SPAIN on Friday revised down its growth forecast to -1.3pc of Gross Domestic Product and said its public deficit would now reach 6.3pc of the economic output.
The government, which also released a raft of economic reforms, said the country would return to growth in 2014, while its deficit would be brought below the European ceiling of 3pc of GDP in 2016, two years later than initially expected.
Unemployment, which on Thursday rose to 27.2pc, with more than 6 million people currently unemployed, would remain at a high level over the next two years at 27.1pc in 2013, 26.7pc in 2014 and 25.8pc in 2015.

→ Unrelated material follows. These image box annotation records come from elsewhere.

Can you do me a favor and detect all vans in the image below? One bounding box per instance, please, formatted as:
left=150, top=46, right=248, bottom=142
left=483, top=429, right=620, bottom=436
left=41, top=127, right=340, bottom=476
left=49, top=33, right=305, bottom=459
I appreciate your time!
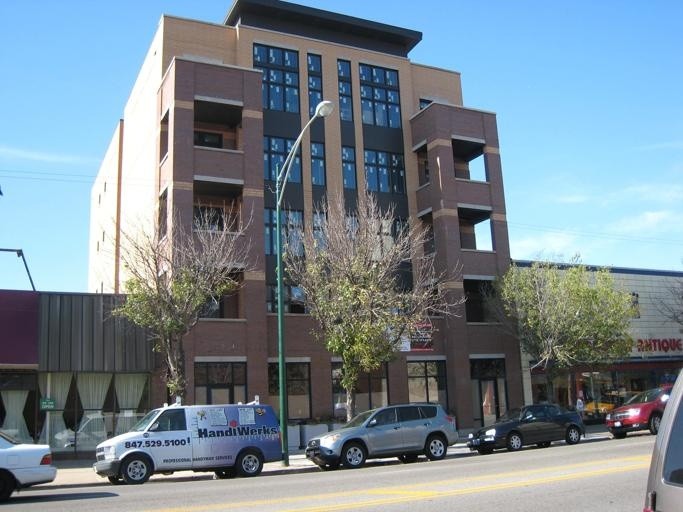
left=55, top=407, right=146, bottom=454
left=91, top=401, right=282, bottom=484
left=642, top=369, right=682, bottom=512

At a press conference following the adoption of the new economic plan, Deputy Prime Minister Soraya Saenz de Santamaria said the government would not need to pass major new reforms, tax hikes and spending cuts to meet the new targets.
She said the government, which had to backtrack from its pledge to cut taxes as soon as next year, was still aiming at cutting the income tax in 2015.
While consumer and energy taxes would remain unchanged, the government will review the corporate tax, she said.
Economy Minister Luis de Guindos said the new deficit-cutting path as well as the growth targets had already been agreed with the European Commission and euro zone peers and insisted Spain was on the right track.
"2014 will be the year of recovery," he said.
Before the plan was adopted, Europeans officials had told Reuters the issue of giving Spain more leeway to cut it spending gap was still intensely debated in Brussels and would probably not be resolved until May 29 when the European Commission is due to announce its decision.
A heated debate about Europe's austerity drive has flared back into life this week and Spain is widely seen as a taste case for Europe's economic policy.
Rajoy, a keen advocate of austerity in his first year in power, had tried since February to find a middle way between the pro-austerity and pro-growth camps, saying Spain would always be disciplined on spending but indicating that he would also now lean more to stimulating growth.
The new plan would stick to this strategy.